▶ _Work to complete_: A word-for-word repeat of all the data is the goal.

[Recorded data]
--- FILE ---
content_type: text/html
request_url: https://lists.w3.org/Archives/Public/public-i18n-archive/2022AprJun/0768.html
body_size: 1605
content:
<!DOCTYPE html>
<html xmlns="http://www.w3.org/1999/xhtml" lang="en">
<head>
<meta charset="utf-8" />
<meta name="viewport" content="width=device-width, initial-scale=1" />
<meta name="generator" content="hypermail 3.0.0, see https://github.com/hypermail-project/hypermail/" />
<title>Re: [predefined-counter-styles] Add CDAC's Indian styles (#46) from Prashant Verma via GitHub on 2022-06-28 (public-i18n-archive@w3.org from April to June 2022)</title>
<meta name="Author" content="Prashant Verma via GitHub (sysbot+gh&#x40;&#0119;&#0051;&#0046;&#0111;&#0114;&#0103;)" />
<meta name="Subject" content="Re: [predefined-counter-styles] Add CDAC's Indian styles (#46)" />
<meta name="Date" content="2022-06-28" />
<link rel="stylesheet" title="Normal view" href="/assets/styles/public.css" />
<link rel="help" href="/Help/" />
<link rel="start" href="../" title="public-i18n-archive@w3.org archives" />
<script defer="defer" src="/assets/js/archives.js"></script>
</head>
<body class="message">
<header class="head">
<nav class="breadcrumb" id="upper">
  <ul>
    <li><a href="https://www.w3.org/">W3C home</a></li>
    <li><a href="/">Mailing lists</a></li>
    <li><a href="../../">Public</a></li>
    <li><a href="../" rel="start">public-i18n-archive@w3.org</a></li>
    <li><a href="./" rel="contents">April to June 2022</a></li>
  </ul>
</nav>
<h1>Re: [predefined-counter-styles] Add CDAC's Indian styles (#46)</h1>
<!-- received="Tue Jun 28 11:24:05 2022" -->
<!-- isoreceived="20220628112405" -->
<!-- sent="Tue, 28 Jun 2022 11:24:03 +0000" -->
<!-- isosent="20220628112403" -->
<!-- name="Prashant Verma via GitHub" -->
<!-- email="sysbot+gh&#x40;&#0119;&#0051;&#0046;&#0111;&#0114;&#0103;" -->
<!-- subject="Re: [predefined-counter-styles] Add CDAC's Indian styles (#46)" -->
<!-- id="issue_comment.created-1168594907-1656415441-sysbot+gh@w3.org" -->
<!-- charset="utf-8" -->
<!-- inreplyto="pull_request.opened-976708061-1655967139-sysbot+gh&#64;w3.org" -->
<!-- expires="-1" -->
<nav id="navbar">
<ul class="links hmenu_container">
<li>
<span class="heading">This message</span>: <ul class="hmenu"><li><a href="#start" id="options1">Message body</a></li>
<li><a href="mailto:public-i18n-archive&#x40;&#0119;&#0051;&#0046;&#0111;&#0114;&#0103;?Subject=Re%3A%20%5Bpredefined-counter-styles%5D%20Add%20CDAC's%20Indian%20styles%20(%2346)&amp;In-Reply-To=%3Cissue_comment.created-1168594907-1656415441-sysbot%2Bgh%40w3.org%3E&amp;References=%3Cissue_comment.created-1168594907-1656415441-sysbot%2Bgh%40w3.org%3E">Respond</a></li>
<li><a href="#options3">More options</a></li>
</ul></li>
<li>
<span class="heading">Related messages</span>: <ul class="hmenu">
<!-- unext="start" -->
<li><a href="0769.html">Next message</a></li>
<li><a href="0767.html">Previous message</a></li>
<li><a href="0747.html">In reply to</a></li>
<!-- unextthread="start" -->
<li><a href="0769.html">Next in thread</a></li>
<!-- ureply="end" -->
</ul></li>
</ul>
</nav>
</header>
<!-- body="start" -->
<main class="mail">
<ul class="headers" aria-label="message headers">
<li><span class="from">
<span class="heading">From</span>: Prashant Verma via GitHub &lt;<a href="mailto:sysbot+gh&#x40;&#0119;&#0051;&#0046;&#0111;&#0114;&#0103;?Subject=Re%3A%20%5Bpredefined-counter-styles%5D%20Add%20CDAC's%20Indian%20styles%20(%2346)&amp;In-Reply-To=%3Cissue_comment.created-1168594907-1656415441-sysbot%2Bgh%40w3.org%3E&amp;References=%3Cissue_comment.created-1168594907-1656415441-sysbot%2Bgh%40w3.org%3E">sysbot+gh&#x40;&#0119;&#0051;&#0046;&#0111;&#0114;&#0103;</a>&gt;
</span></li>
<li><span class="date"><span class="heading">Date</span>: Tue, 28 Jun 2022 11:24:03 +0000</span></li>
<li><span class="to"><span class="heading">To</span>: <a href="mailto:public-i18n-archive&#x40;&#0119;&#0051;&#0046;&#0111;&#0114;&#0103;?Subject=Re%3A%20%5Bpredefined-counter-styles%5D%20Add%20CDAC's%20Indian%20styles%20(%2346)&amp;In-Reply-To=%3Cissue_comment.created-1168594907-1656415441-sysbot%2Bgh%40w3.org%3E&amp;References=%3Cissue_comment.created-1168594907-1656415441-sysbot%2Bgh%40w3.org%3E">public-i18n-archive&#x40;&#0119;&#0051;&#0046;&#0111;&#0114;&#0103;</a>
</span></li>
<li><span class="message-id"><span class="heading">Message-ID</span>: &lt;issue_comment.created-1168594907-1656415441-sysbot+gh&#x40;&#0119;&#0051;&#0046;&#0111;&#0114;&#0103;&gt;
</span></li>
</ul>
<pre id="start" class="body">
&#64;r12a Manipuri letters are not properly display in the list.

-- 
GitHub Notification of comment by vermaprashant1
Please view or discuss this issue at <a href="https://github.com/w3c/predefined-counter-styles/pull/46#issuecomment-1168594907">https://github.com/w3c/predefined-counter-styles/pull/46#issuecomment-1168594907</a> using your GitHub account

▶ _Reply_:
--- FILE ---
content_type: text/html
request_url: https://lists.w3.org/Archives/Public/public-i18n-archive/2022AprJun/0768.html
body_size: 1605
content:
<!DOCTYPE html>
<html xmlns="http://www.w3.org/1999/xhtml" lang="en">
<head>
<meta charset="utf-8" />
<meta name="viewport" content="width=device-width, initial-scale=1" />
<meta name="generator" content="hypermail 3.0.0, see https://github.com/hypermail-project/hypermail/" />
<title>Re: [predefined-counter-styles] Add CDAC's Indian styles (#46) from Prashant Verma via GitHub on 2022-06-28 (public-i18n-archive@w3.org from April to June 2022)</title>
<meta name="Author" content="Prashant Verma via GitHub (sysbot+gh&#x40;&#0119;&#0051;&#0046;&#0111;&#0114;&#0103;)" />
<meta name="Subject" content="Re: [predefined-counter-styles] Add CDAC's Indian styles (#46)" />
<meta name="Date" content="2022-06-28" />
<link rel="stylesheet" title="Normal view" href="/assets/styles/public.css" />
<link rel="help" href="/Help/" />
<link rel="start" href="../" title="public-i18n-archive@w3.org archives" />
<script defer="defer" src="/assets/js/archives.js"></script>
</head>
<body class="message">
<header class="head">
<nav class="breadcrumb" id="upper">
  <ul>
    <li><a href="https://www.w3.org/">W3C home</a></li>
    <li><a href="/">Mailing lists</a></li>
    <li><a href="../../">Public</a></li>
    <li><a href="../" rel="start">public-i18n-archive@w3.org</a></li>
    <li><a href="./" rel="contents">April to June 2022</a></li>
  </ul>
</nav>
<h1>Re: [predefined-counter-styles] Add CDAC's Indian styles (#46)</h1>
<!-- received="Tue Jun 28 11:24:05 2022" -->
<!-- isoreceived="20220628112405" -->
<!-- sent="Tue, 28 Jun 2022 11:24:03 +0000" -->
<!-- isosent="20220628112403" -->
<!-- name="Prashant Verma via GitHub" -->
<!-- email="sysbot+gh&#x40;&#0119;&#0051;&#0046;&#0111;&#0114;&#0103;" -->
<!-- subject="Re: [predefined-counter-styles] Add CDAC's Indian styles (#46)" -->
<!-- id="issue_comment.created-1168594907-1656415441-sysbot+gh@w3.org" -->
<!-- charset="utf-8" -->
<!-- inreplyto="pull_request.opened-976708061-1655967139-sysbot+gh&#64;w3.org" -->
<!-- expires="-1" -->
<nav id="navbar">
<ul class="links hmenu_container">
<li>
<span class="heading">This message</span>: <ul class="hmenu"><li><a href="#start" id="options1">Message body</a></li>
<li><a href="mailto:public-i18n-archive&#x40;&#0119;&#0051;&#0046;&#0111;&#0114;&#0103;?Subject=Re%3A%20%5Bpredefined-counter-styles%5D%20Add%20CDAC's%20Indian%20styles%20(%2346)&amp;In-Reply-To=%3Cissue_comment.created-1168594907-1656415441-sysbot%2Bgh%40w3.org%3E&amp;References=%3Cissue_comment.created-1168594907-1656415441-sysbot%2Bgh%40w3.org%3E">Respond</a></li>
<li><a href="#options3">More options</a></li>
</ul></li>
<li>
<span class="heading">Related messages</span>: <ul class="hmenu">
<!-- unext="start" -->
<li><a href="0769.html">Next message</a></li>
<li><a href="0767.html">Previous message</a></li>
<li><a href="0747.html">In reply to</a></li>
<!-- unextthread="start" -->
<li><a href="0769.html">Next in thread</a></li>
<!-- ureply="end" -->
</ul></li>
</ul>
</nav>
</header>
<!-- body="start" -->
<main class="mail">
<ul class="headers" aria-label="message headers">
<li><span class="from">
<span class="heading">From</span>: Prashant Verma via GitHub &lt;<a href="mailto:sysbot+gh&#x40;&#0119;&#0051;&#0046;&#0111;&#0114;&#0103;?Subject=Re%3A%20%5Bpredefined-counter-styles%5D%20Add%20CDAC's%20Indian%20styles%20(%2346)&amp;In-Reply-To=%3Cissue_comment.created-1168594907-1656415441-sysbot%2Bgh%40w3.org%3E&amp;References=%3Cissue_comment.created-1168594907-1656415441-sysbot%2Bgh%40w3.org%3E">sysbot+gh&#x40;&#0119;&#0051;&#0046;&#0111;&#0114;&#0103;</a>&gt;
</span></li>
<li><span class="date"><span class="heading">Date</span>: Tue, 28 Jun 2022 11:24:03 +0000</span></li>
<li><span class="to"><span class="heading">To</span>: <a href="mailto:public-i18n-archive&#x40;&#0119;&#0051;&#0046;&#0111;&#0114;&#0103;?Subject=Re%3A%20%5Bpredefined-counter-styles%5D%20Add%20CDAC's%20Indian%20styles%20(%2346)&amp;In-Reply-To=%3Cissue_comment.created-1168594907-1656415441-sysbot%2Bgh%40w3.org%3E&amp;References=%3Cissue_comment.created-1168594907-1656415441-sysbot%2Bgh%40w3.org%3E">public-i18n-archive&#x40;&#0119;&#0051;&#0046;&#0111;&#0114;&#0103;</a>
</span></li>
<li><span class="message-id"><span class="heading">Message-ID</span>: &lt;issue_comment.created-1168594907-1656415441-sysbot+gh&#x40;&#0119;&#0051;&#0046;&#0111;&#0114;&#0103;&gt;
</span></li>
</ul>
<pre id="start" class="body">
&#64;r12a Manipuri letters are not properly display in the list.

-- 
GitHub Notification of comment by vermaprashant1
Please view or discuss this issue at <a href="https://github.com/w3c/predefined-counter-styles/pull/46#issuecomment-1168594907">https://github.com/w3c/predefined-counter-styles/pull/46#issuecomment-1168594907</a> using your GitHub account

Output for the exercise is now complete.